MACROS: Multi-Agent Closed-Loop Reasoning for Organic Structure Elucidation
Autonomous structure determination from routine multimodal spectra: ¹H NMR, ¹³C NMR, HSQC, and IR
MACROS (Multi-Agent Closed-Loop Reasoning for Organic Structure) is a purpose-built multi-agent system designed for automated structure elucidation of organic molecules from routinely acquired multimodal spectroscopic data: ¹H NMR, ¹³C NMR, HSQC, and IR.
Unlike approaches that adapt general foundation models, MACROS is engineered from the ground up with modality-specific components and an explicit multi-agent closed-loop reasoning mechanism that emulates the iterative, expert human process for resolving complex spectra.

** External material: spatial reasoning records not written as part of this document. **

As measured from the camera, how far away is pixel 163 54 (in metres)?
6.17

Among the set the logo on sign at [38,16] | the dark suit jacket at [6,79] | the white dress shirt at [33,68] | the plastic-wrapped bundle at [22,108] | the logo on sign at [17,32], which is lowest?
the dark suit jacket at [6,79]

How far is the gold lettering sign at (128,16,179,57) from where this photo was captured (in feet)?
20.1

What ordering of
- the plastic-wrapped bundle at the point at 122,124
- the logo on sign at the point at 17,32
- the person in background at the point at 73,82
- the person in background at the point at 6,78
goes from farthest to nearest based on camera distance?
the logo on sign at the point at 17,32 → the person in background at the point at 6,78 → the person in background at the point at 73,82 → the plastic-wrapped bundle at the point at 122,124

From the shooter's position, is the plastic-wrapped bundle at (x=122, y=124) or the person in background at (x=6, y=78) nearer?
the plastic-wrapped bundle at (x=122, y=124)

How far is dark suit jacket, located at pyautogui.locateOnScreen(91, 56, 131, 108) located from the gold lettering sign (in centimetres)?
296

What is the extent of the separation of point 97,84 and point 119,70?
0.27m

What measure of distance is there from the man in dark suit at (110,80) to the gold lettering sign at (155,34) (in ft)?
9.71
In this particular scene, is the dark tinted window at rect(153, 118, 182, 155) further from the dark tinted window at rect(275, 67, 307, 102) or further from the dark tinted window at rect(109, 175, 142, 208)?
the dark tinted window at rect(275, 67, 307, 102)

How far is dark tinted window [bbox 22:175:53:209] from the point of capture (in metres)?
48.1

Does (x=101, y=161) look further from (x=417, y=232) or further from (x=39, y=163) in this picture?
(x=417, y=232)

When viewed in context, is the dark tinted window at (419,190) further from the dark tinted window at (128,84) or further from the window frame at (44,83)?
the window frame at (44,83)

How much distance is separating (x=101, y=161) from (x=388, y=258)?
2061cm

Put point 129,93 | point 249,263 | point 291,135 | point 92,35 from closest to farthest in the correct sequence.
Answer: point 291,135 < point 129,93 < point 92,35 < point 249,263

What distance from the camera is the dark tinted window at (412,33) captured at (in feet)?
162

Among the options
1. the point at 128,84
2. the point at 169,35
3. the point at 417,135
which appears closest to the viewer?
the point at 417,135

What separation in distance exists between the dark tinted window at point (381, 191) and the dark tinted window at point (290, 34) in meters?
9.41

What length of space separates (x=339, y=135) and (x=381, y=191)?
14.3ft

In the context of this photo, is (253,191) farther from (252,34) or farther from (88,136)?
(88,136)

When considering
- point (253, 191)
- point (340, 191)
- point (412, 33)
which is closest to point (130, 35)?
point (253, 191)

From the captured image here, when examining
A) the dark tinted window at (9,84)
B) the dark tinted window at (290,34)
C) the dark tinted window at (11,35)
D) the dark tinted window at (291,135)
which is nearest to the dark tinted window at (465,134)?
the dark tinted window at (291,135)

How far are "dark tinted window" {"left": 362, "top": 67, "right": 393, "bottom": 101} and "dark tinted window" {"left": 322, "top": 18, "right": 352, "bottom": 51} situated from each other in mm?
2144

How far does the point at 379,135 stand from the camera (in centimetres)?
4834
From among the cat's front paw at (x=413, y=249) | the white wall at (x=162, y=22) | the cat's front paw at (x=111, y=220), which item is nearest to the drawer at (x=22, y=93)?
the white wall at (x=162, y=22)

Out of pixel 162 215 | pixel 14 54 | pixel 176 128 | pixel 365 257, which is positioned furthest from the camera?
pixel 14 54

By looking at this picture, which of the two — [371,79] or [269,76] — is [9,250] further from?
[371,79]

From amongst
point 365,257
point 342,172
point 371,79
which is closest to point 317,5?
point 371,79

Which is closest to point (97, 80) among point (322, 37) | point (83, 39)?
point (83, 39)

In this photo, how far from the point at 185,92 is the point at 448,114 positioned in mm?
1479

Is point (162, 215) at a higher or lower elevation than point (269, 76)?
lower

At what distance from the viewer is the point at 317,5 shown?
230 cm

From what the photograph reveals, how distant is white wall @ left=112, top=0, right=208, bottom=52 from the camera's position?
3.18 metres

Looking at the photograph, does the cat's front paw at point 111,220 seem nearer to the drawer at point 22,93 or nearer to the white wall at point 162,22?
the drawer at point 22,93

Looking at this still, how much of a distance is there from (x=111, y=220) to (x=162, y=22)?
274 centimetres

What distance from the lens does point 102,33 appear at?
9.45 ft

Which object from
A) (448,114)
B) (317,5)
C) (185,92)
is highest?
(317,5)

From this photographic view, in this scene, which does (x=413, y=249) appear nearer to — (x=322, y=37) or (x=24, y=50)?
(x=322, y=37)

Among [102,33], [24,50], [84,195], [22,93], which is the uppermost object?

- Modality-Specific Pretrained Agents — Each agent is self-supervised on large-scale simulated data tailored to its spectral type.
- Hierarchical Integration & Joint Training — Agents are unified in a hierarchical framework and jointly trained on ~105 million simulated spectra–structure pairs.
- Fine-Tuning on Real Data — Final adaptation to experimental variability using unassigned real-world spectra.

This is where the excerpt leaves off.